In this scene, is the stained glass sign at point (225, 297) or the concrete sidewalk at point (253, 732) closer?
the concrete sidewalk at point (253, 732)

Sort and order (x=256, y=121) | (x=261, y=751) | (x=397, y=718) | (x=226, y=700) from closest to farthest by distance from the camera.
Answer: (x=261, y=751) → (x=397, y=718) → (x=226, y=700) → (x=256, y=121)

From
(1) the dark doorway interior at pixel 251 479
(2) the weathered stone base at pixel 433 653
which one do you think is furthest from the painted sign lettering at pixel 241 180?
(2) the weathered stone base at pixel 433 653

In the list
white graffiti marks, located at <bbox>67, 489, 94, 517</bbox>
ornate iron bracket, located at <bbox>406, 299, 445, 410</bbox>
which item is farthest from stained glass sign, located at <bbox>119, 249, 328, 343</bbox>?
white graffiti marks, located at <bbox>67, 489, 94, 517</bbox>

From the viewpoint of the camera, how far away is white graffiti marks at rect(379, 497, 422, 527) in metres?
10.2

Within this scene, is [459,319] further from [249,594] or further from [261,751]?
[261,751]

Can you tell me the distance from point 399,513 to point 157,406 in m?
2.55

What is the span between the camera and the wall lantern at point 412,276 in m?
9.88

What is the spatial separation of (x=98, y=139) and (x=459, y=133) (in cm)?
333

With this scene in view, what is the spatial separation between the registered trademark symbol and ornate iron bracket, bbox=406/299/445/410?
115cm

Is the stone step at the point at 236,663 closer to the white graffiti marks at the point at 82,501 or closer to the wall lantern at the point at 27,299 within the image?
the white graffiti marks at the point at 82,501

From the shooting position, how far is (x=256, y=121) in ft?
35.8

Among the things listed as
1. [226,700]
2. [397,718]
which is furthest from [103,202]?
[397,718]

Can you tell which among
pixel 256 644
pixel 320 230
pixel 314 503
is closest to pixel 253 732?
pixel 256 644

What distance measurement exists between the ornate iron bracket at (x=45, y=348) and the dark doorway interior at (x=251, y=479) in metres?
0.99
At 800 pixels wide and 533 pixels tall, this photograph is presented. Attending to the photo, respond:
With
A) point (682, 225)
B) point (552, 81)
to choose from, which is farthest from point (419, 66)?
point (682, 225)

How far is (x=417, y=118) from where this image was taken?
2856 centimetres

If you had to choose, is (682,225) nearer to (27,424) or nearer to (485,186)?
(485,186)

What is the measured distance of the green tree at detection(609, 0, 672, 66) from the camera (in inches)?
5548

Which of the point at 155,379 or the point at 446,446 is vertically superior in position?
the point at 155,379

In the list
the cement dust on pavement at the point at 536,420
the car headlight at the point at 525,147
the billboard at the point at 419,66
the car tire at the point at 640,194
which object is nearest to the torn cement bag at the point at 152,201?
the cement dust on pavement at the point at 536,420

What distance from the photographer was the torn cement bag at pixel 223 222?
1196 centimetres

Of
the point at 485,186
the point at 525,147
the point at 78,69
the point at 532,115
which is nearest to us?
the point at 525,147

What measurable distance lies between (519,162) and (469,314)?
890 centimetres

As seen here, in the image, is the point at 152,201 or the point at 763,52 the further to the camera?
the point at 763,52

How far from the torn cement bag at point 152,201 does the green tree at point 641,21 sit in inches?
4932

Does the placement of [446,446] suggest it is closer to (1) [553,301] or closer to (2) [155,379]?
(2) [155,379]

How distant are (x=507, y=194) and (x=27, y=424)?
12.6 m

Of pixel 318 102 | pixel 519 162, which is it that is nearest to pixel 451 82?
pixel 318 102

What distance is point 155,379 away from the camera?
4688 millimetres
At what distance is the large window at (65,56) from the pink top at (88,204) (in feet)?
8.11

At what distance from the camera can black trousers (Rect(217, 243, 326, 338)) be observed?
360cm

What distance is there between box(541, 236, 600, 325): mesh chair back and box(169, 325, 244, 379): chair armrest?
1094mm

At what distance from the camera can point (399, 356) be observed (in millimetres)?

^^^^^^^^

Your task: Rewrite all the rows above with every "the camera" changed to "the observer". Keep everything else the same.

Expected output:
In this scene, is the stained glass sign at point (225, 297) or the concrete sidewalk at point (253, 732) closer?
the concrete sidewalk at point (253, 732)

Sort and order (x=256, y=121) | (x=261, y=751) | (x=397, y=718) | (x=226, y=700) from closest to farthest by distance from the observer.
Answer: (x=261, y=751) → (x=397, y=718) → (x=226, y=700) → (x=256, y=121)

From
(1) the dark doorway interior at pixel 251 479
(2) the weathered stone base at pixel 433 653
which one do you think is furthest from the painted sign lettering at pixel 241 180?
(2) the weathered stone base at pixel 433 653

In the list
white graffiti marks, located at <bbox>67, 489, 94, 517</bbox>
ornate iron bracket, located at <bbox>406, 299, 445, 410</bbox>
which item is farthest from stained glass sign, located at <bbox>119, 249, 328, 343</bbox>?
white graffiti marks, located at <bbox>67, 489, 94, 517</bbox>

From the viewpoint of the observer, how far away is white graffiti marks at rect(379, 497, 422, 527) in metres?
10.2

Within this scene, is [459,319] further from [249,594] or further from [261,751]?
[261,751]

Can you tell me the distance from point 399,513 to point 157,406 in m?
2.55

What is the span between the observer and the wall lantern at point 412,276 in m?
9.88

What is the spatial separation of (x=98, y=139) and (x=459, y=133) (in cm)?
333

With this scene in view, what is the spatial separation between the registered trademark symbol and ornate iron bracket, bbox=406/299/445/410?
115cm

Is the stone step at the point at 236,663 closer to the white graffiti marks at the point at 82,501 or closer to the wall lantern at the point at 27,299 within the image?
the white graffiti marks at the point at 82,501

From the shooting position, how far is (x=256, y=121) in ft?
35.8

Among the things listed as
1. [226,700]
2. [397,718]
which is furthest from [103,202]?
[397,718]

Can you tell which among
pixel 256 644
pixel 320 230
pixel 314 503
is closest to pixel 253 732?
pixel 256 644

What distance measurement exists between the ornate iron bracket at (x=45, y=348) and the dark doorway interior at (x=251, y=479) in metres?
0.99
At 800 pixels wide and 533 pixels tall, this photograph is presented. Attending to the photo, respond:
With
A) point (682, 225)
B) point (552, 81)
to choose from, which is farthest from point (419, 66)?
point (682, 225)

How far is (x=417, y=118) from where this image was taken?
2856 centimetres

If you had to choose, is (682,225) nearer to (27,424) or nearer to (485,186)?
(485,186)

What is the measured distance of the green tree at detection(609, 0, 672, 66) from the observer (in inches)?
5548

Which of the point at 155,379 or the point at 446,446 is vertically superior in position?
the point at 155,379

In the list
the cement dust on pavement at the point at 536,420
the car headlight at the point at 525,147
the billboard at the point at 419,66
the car tire at the point at 640,194
which object is nearest to the torn cement bag at the point at 152,201?
the cement dust on pavement at the point at 536,420

What distance from the photographer was the torn cement bag at pixel 223 222?
1196 centimetres

Of
the point at 485,186
the point at 525,147
the point at 78,69
the point at 532,115
which is nearest to us?
the point at 525,147

What measurable distance lies between (519,162) and (469,314)?
890 centimetres

As seen here, in the image, is the point at 152,201 or the point at 763,52 the further to the observer?
the point at 763,52

How far from the torn cement bag at point 152,201 does the green tree at point 641,21 sit in inches?
4932

Does the placement of [446,446] suggest it is closer to (1) [553,301] or closer to (2) [155,379]?
(2) [155,379]

How distant are (x=507, y=194) and (x=27, y=424)?
12.6 m

Of pixel 318 102 | pixel 519 162, which is it that is nearest to pixel 451 82?
pixel 318 102

What distance is point 155,379 away from the observer?
4688 millimetres
At what distance is the large window at (65,56) from the pink top at (88,204) (in feet)?
8.11

At what distance from the observer can black trousers (Rect(217, 243, 326, 338)) be observed?
360cm

What distance is there between box(541, 236, 600, 325): mesh chair back and box(169, 325, 244, 379): chair armrest?
1094mm

At what distance from the observer can point (399, 356) be observed (in millimetres)?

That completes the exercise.